This is the picture I had heard about from the Dutch editor of the magazine “NEW REVIEW.” It shows me on the ground after my escape from the burning wreckage of the Pan Am 747, Clipper Victor. I vaguely remember seeing somebody walk past me with a camera. I am reaching into my left rear pocket to retrieve my handkerchief which I used to wipe the blood off the right rear side of my head. Later, at the hospital, three stitches were sewn too close the wound.
This is the cover of “STERN” magazine from what was West Germany. The image was cropped from the original shot. The resulting cover photo highlights the left wing of the aircraft. Note the exit door over the wing. I was sitting a row in front of that door and climbed out of a hole in the ceiling above my seatmates onto the wing.

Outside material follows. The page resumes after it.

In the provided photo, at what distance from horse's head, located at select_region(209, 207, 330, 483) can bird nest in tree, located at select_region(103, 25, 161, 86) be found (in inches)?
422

This is one of my photos which was published in the Dutch magazine “Niew Revu”. The editors used a two-page layout for this picture. Note that this photo is dark. This is the first one I shot after my escape from the burning Pan Am 747. After I took the photo, I checked the internal light meter in the camera and found that the light was too dark. I reset the “F” stop and took four more photos.

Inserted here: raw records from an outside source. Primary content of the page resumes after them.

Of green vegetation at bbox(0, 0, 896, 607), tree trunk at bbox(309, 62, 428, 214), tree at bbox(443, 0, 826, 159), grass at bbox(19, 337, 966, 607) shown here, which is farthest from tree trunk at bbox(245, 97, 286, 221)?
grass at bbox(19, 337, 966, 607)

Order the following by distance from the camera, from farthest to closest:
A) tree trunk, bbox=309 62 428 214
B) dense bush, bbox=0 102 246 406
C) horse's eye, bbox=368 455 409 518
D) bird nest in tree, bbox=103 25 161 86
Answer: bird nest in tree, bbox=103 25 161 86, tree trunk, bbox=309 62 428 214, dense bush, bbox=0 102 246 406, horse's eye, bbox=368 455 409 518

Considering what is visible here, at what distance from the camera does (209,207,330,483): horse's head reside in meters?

This picture was published in “LIFE” magazine. I am sure that the photographer was a local native who also took the picture of me. I found out about three months later that the four passengers in this picture were seated in the center section of row 30, across the aisle from me. They followed me out of the hole in the ceiling and because of that decision, they survived. The person standing over them is Pan Am, Purser Dorothy Kelly.
This is a copy of the advertisement that KLM was running world wide at the time of the accident. The man sitting in the cockpit of a 747 is the airlines Chief Instructor Pilot, Jacob Van Zanten. When word of the accident reached the CEO of the airline, he instructed his staff to find Van Zanten and send him to Tenerife to find out what happened. Shortly after that, word came back that Van Zanten was the pilot in command of the KLM 747 that ran into Pan Am.
There are two pictures in this frame. The upper one features Pan Am First Officer Bob Bragg (L) and Pan Am Flight Engineer George Warns. I saw both of them during a tour of the cockpit about an hour before the accident. The lower photo is a drawing of the airport runway layout at Los Rodeos Airport in Santa Cruz, Tenerife, Canary Islands. I understand that the drawing is not accurate, but I don’t recall the error in the drawing. Neither of these photos is mine.
This is a black and white version of Picture #7. The injured people were sitting across the aisle from me in row 30.
This is one of my pictures which was also published in the Dutch magazine “Niew Revu.” I was standing at the top of a stairway which was positioned at the left from the door of the Pan Am 747. The two aircraft in front of us was a McDonnell Douglas DC-8 (L) and a Boeing 727. After the fog descended upon us, I heard two aircraft take off. I believe they were these two aircraft. Note the big aircraft in the background on the far side of the tarmac. This is the KLM 747 “City of Amsterdam” which ran into us. Looking closely, you can see their left wing tip. The distance between their left wing tip and our right wing tip was too short for us to get by them. KLM Captain Van Zanten decided to refuel there which caused a 40-minute delay in our departure. During that time the fog rolled in. Note the pavement leading to the left. That leads to the runway. The small inset photo is another one of mine and is a Pan Am Clipper Victor at the gate in Los Angeles (LAX).
This is a photo of me with my sailboat, “JAMAICA 3” at the fuel dock in my home marina, Ballena Isle Marina in Alameda, California, which is on the east side of San Francisco Bay next to Oakland. The sailboat is my home on weekends.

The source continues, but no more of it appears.